DIRECTIVE: Format every line from the one containing "What measure of" through the end of the entries, inclusive, as a Markdown table with the columns Row and Entry line, skipping blank lines.

::::

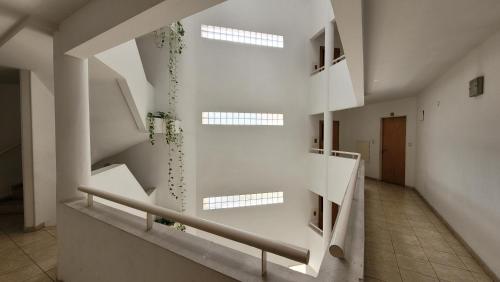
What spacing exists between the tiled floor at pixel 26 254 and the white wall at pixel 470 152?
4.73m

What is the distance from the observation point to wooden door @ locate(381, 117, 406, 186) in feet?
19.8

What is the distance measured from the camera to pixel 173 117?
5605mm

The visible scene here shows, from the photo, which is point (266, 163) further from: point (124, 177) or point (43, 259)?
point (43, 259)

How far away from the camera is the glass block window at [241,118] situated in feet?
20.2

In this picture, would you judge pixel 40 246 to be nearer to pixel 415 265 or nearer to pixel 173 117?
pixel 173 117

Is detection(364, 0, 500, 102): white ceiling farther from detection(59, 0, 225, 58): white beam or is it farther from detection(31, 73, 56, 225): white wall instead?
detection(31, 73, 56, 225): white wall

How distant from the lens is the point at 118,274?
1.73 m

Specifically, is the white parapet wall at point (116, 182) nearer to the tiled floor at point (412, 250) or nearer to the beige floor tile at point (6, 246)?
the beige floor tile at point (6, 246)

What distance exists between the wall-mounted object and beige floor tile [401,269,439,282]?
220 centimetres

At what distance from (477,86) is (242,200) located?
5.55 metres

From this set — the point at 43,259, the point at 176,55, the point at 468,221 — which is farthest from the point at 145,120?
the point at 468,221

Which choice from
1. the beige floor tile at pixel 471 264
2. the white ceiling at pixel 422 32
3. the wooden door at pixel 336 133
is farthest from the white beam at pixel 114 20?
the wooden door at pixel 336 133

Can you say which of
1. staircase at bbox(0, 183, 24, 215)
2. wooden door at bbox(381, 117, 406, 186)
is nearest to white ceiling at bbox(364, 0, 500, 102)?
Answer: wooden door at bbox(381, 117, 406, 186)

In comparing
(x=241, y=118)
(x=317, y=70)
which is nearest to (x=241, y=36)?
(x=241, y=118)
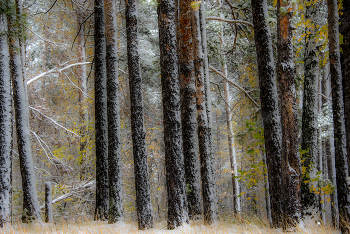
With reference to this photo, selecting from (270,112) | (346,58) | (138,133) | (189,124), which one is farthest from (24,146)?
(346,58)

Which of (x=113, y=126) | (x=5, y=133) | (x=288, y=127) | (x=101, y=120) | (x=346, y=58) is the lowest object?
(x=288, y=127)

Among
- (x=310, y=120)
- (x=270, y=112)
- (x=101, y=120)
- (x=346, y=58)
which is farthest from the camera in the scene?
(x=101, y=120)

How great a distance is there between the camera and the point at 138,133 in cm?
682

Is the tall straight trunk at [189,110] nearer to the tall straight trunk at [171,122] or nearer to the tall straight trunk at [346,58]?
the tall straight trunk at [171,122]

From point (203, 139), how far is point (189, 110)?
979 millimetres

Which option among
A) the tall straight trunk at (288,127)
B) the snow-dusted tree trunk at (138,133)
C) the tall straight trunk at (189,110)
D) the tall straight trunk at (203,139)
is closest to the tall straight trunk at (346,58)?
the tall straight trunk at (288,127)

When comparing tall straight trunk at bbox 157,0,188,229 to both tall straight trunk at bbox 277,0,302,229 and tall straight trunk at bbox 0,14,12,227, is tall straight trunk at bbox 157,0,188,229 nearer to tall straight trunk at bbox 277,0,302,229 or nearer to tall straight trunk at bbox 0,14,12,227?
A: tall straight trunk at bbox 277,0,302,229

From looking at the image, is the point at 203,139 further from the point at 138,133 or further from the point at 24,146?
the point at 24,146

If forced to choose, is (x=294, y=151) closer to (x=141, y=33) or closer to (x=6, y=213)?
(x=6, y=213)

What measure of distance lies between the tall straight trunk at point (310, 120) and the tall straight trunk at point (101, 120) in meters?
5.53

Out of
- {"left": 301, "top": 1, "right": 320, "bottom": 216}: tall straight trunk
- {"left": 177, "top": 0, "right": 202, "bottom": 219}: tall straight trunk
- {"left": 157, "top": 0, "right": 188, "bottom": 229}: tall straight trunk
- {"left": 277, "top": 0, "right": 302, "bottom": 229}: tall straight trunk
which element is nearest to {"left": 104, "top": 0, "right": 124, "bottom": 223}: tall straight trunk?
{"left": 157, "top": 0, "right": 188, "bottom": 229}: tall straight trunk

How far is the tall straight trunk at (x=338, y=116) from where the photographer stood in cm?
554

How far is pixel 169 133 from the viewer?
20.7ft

::::

FULL ANSWER:
| Row | Entry line |
|---|---|
| 1 | What measure of distance lies between the tall straight trunk at point (310, 120) and the tall straight trunk at point (101, 120) in meters? |
| 2 | 5.53 |
| 3 | Out of |
| 4 | - {"left": 301, "top": 1, "right": 320, "bottom": 216}: tall straight trunk |
| 5 | - {"left": 177, "top": 0, "right": 202, "bottom": 219}: tall straight trunk |
| 6 | - {"left": 157, "top": 0, "right": 188, "bottom": 229}: tall straight trunk |
| 7 | - {"left": 277, "top": 0, "right": 302, "bottom": 229}: tall straight trunk |
| 8 | which element is nearest to {"left": 104, "top": 0, "right": 124, "bottom": 223}: tall straight trunk? |
| 9 | {"left": 157, "top": 0, "right": 188, "bottom": 229}: tall straight trunk |
| 10 | How far is the tall straight trunk at (x=338, y=116) from where the photographer stood in cm? |
| 11 | 554 |
| 12 | How far is pixel 169 133 from the viewer? |
| 13 | 20.7ft |